= Your instructions =
Nothing in the entries should change; repeat them exactly.
■ ■ ■ ■ ■ ■ ■
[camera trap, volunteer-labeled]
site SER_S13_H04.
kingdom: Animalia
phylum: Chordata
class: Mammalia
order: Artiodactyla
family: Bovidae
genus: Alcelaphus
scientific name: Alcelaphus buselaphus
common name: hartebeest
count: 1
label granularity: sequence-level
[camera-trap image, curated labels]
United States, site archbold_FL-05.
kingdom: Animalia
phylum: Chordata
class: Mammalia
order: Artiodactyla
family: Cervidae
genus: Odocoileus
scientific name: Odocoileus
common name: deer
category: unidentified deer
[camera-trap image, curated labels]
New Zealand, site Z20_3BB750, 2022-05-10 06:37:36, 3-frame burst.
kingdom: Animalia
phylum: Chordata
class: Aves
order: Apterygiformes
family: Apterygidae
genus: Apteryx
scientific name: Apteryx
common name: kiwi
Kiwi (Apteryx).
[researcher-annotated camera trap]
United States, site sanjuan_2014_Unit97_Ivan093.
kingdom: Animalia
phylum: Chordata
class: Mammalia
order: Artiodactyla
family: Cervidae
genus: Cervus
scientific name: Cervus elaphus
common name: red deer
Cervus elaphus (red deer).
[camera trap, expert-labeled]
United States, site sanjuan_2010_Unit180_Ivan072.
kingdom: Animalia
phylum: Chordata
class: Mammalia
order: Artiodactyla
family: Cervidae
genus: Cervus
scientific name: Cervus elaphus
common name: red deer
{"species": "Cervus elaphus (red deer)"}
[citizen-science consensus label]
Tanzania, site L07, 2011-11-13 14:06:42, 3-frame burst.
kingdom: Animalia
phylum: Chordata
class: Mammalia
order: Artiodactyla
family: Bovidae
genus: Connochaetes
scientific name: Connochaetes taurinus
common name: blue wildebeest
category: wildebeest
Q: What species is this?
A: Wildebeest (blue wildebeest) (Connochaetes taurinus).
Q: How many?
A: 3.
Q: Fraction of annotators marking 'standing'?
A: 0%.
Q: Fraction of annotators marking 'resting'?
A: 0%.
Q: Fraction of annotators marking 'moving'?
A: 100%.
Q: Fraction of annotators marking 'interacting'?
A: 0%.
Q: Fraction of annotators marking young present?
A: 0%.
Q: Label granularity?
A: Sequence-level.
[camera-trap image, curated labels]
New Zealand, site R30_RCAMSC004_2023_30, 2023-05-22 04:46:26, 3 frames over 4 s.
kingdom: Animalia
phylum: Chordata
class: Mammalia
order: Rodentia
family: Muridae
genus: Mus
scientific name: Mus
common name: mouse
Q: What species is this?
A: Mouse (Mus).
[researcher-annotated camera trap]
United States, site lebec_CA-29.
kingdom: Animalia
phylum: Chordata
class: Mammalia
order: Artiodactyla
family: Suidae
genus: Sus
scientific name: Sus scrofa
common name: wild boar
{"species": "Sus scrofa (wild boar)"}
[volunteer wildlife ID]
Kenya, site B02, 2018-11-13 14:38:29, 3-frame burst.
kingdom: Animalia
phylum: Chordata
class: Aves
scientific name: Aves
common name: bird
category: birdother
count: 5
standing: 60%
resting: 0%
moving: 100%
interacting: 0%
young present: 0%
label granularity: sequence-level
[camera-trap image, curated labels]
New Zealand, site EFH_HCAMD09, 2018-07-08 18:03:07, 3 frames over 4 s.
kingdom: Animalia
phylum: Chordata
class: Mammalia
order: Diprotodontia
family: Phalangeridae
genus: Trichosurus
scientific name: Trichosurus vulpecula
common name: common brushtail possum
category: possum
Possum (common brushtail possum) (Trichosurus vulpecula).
■ ■ ■ ■ ■ ■ ■
= Exercise solution =
[camera trap, volunteer-labeled]
site SER_S13_H04.
kingdom: Animalia
phylum: Chordata
class: Mammalia
order: Artiodactyla
family: Bovidae
genus: Alcelaphus
scientific name: Alcelaphus buselaphus
common name: hartebeest
count: 1
label granularity: sequence-level
[camera-trap image, curated labels]
United States, site archbold_FL-05.
kingdom: Animalia
phylum: Chordata
class: Mammalia
order: Artiodactyla
family: Cervidae
genus: Odocoileus
scientific name: Odocoileus
common name: deer
category: unidentified deer
[camera-trap image, curated labels]
New Zealand, site Z20_3BB750, 2022-05-10 06:37:36, 3-frame burst.
kingdom: Animalia
phylum: Chordata
class: Aves
order: Apterygiformes
family: Apterygidae
genus: Apteryx
scientific name: Apteryx
common name: kiwi
Kiwi (Apteryx).
[researcher-annotated camera trap]
United States, site sanjuan_2014_Unit97_Ivan093.
kingdom: Animalia
phylum: Chordata
class: Mammalia
order: Artiodactyla
family: Cervidae
genus: Cervus
scientific name: Cervus elaphus
common name: red deer
Cervus elaphus (red deer).
[camera trap, expert-labeled]
United States, site sanjuan_2010_Unit180_Ivan072.
kingdom: Animalia
phylum: Chordata
class: Mammalia
order: Artiodactyla
family: Cervidae
genus: Cervus
scientific name: Cervus elaphus
common name: red deer
{"species": "Cervus elaphus (red deer)"}
[citizen-science consensus label]
Tanzania, site L07, 2011-11-13 14:06:42, 3-frame burst.
kingdom: Animalia
phylum: Chordata
class: Mammalia
order: Artiodactyla
family: Bovidae
genus: Connochaetes
scientific name: Connochaetes taurinus
common name: blue wildebeest
category: wildebeest
Q: What species is this?
A: Wildebeest (blue wildebeest) (Connochaetes taurinus).
Q: How many?
A: 3.
Q: Fraction of annotators marking 'standing'?
A: 0%.
Q: Fraction of annotators marking 'resting'?
A: 0%.
Q: Fraction of annotators marking 'moving'?
A: 100%.
Q: Fraction of annotators marking 'interacting'?
A: 0%.
Q: Fraction of annotators marking young present?
A: 0%.
Q: Label granularity?
A: Sequence-level.
[camera-trap image, curated labels]
New Zealand, site R30_RCAMSC004_2023_30, 2023-05-22 04:46:26, 3 frames over 4 s.
kingdom: Animalia
phylum: Chordata
class: Mammalia
order: Rodentia
family: Muridae
genus: Mus
scientific name: Mus
common name: mouse
Q: What species is this?
A: Mouse (Mus).
[researcher-annotated camera trap]
United States, site lebec_CA-29.
kingdom: Animalia
phylum: Chordata
class: Mammalia
order: Artiodactyla
family: Suidae
genus: Sus
scientific name: Sus scrofa
common name: wild boar
{"species": "Sus scrofa (wild boar)"}
[volunteer wildlife ID]
Kenya, site B02, 2018-11-13 14:38:29, 3-frame burst.
kingdom: Animalia
phylum: Chordata
class: Aves
scientific name: Aves
common name: bird
category: birdother
count: 5
standing: 60%
resting: 0%
moving: 100%
interacting: 0%
young present: 0%
label granularity: sequence-level
[camera-trap image, curated labels]
New Zealand, site EFH_HCAMD09, 2018-07-08 18:03:07, 3 frames over 4 s.
kingdom: Animalia
phylum: Chordata
class: Mammalia
order: Diprotodontia
family: Phalangeridae
genus: Trichosurus
scientific name: Trichosurus vulpecula
common name: common brushtail possum
category: possum
Possum (common brushtail possum) (Trichosurus vulpecula).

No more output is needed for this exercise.